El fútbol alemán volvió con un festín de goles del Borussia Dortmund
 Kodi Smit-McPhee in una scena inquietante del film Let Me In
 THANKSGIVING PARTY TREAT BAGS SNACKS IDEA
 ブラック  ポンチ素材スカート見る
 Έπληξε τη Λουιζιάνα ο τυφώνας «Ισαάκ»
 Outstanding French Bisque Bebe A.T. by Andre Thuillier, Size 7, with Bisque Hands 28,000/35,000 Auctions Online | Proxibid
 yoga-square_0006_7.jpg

····················

■ What you should do ■
In restating the data, begin at its first line, reproduce each line word for word, and conclude with the line that contains "Έπληξε τη Λουιζιάνα".

■ Response to the task ■
El fútbol alemán volvió con un festín de goles del Borussia Dortmund
 Kodi Smit-McPhee in una scena inquietante del film Let Me In
 THANKSGIVING PARTY TREAT BAGS SNACKS IDEA
 ブラック  ポンチ素材スカート見る
 Έπληξε τη Λουιζιάνα ο τυφώνας «Ισαάκ»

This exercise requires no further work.